Photo: Health News Today
2015年に米国製で200gの人口心臓がイタリアで26歳の青年に移植された。心臓移植を受けても生体拒否反応が出ていたため、唯一の生命維持のためであったが、多くの心臓病を持つ患者にとって未来技術でしかなかった遠隔操作の人工心臓をテルアビブ大学が開発した。バイオニックワールドの扉を開く画期的な治療法になると期待されている。
“Cyborg Cardiac Patch”と呼ばれる開発されたバイオニック人工心臓(Nature Materials(http://www.nature.com/nmat/journal/vaop/ncurrent/full/nmat4590.html)に掲載)はこれまでのもの同様に収縮・拡張して血液ポンプの役割を果たすが、遠隔で制御され必要に応じて薬剤を自動的に投与するもので、いわばサイボーグ技術に分類されるものとなる。
テルアビブ大学の研究グループによればこれまでの研究では人工心臓の細胞組織に有機物が使われていたが必ずしも満足のいく結果は得られていなかったが、今回開発されたバイオニック細胞組織では完全な心臓機能が得られるという。研究グループの提案は人間の心臓細胞組織と一体化した人工組織に電子制御回路を組み合わせてサイボーグ人工心臓パッチを作るもの。
Source: Nature Materials
サイボーグ心臓パッチは患者の心臓の健康状態を常時モニターしてデータを送信する事により、医師が遠隔に診断することが可能になる。センサーが炎症を検出すると必要に応じて抗炎症薬を投入したり、酸素が不足すれば血管形成細胞を作り出す物質を投与したり、緊急措置を簡単に行える。

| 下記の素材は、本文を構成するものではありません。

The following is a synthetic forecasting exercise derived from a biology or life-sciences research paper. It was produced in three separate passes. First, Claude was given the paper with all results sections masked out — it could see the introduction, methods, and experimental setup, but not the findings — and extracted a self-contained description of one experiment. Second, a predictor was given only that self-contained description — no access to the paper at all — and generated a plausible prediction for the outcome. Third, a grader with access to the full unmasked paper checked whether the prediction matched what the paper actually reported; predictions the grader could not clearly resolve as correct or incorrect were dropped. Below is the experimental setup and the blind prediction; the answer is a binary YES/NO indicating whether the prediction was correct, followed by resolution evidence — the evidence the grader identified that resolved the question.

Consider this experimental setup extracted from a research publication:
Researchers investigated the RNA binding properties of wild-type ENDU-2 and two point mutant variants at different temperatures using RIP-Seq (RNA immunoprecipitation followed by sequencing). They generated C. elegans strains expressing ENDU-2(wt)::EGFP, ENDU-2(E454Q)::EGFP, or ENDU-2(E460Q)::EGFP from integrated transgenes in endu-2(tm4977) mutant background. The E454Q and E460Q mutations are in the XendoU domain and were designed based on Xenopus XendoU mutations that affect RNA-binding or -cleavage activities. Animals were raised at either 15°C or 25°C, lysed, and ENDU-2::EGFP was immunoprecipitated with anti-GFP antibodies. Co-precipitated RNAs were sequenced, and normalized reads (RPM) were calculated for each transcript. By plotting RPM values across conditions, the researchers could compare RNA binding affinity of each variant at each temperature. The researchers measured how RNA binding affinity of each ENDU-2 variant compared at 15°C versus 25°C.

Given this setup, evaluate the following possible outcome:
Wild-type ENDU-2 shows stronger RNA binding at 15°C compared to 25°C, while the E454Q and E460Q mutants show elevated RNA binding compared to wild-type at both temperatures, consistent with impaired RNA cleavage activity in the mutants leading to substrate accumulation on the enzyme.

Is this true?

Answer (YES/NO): NO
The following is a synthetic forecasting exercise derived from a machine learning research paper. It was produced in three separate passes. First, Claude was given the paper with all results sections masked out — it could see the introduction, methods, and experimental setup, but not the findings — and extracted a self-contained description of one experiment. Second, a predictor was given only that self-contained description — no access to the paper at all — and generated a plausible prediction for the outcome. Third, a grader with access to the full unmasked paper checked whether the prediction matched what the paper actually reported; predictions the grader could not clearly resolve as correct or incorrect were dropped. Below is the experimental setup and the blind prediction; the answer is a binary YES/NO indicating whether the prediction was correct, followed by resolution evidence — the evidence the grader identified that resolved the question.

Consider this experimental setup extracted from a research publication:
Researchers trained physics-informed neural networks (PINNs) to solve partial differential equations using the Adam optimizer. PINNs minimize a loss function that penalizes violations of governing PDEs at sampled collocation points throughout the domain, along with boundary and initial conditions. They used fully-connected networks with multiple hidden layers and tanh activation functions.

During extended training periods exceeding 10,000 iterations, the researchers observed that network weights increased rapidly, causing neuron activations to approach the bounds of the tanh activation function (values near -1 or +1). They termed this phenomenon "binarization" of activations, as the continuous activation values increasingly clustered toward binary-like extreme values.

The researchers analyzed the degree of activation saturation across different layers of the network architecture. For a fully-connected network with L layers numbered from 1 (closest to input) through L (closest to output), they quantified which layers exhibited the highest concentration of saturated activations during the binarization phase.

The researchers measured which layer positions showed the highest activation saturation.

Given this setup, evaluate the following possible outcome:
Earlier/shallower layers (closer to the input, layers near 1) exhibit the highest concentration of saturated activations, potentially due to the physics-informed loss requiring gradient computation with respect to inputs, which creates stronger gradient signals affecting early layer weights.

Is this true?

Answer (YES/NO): NO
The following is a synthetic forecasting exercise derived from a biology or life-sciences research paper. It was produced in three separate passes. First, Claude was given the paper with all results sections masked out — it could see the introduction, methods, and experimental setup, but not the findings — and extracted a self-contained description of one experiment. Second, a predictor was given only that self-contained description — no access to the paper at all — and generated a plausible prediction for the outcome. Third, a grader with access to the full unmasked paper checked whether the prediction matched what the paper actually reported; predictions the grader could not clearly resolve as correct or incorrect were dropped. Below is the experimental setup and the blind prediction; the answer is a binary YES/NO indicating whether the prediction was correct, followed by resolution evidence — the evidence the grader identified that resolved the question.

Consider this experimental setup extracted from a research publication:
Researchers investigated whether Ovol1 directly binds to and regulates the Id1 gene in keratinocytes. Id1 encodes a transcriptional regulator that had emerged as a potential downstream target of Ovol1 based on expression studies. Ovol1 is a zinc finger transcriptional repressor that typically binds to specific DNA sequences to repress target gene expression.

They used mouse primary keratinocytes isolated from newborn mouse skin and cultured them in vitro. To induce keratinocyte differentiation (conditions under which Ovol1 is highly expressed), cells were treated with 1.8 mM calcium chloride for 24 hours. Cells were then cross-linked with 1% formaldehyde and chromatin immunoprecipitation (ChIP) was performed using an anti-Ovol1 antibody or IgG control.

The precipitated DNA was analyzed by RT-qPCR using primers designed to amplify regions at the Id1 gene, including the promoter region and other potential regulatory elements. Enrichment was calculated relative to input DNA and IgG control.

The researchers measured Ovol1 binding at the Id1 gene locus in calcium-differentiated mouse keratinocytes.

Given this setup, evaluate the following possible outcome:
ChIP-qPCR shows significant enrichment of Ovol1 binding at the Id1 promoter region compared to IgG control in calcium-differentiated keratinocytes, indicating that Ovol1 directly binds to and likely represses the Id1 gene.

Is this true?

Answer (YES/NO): NO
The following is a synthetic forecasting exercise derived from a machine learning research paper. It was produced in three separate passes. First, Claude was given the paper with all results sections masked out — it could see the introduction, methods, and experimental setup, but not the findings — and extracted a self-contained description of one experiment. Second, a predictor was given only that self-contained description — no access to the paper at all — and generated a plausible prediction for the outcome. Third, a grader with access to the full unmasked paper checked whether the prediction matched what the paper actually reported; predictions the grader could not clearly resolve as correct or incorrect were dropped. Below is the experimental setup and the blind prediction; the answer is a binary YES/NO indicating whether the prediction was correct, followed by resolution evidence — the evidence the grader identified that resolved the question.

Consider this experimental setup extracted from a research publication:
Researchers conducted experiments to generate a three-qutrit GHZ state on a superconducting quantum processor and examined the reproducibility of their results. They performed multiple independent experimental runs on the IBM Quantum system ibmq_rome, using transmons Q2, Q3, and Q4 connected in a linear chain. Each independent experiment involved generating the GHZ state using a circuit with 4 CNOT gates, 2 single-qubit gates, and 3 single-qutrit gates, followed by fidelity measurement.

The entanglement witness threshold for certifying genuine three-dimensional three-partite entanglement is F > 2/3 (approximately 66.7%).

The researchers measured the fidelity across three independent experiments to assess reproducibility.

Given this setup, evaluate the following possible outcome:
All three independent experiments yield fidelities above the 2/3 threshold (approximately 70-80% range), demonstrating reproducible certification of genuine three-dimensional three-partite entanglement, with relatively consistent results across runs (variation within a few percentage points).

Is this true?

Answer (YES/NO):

研究グループはサイボーグパッチの技術を脳細胞と脊髄に応用する研究にも着手している。実際にサイボーグ心臓パッチによる治療がいつ始まるのかは不明だが、人間のサイボーグ化はナノテクノロジーによって実現性が高まった。しかし先進医療と同じく高額であればこの治療法も富裕層に限られる。映画イリジウムで描かれた富裕層の住む宇宙船のように手の届かない技術であるならば意味がない。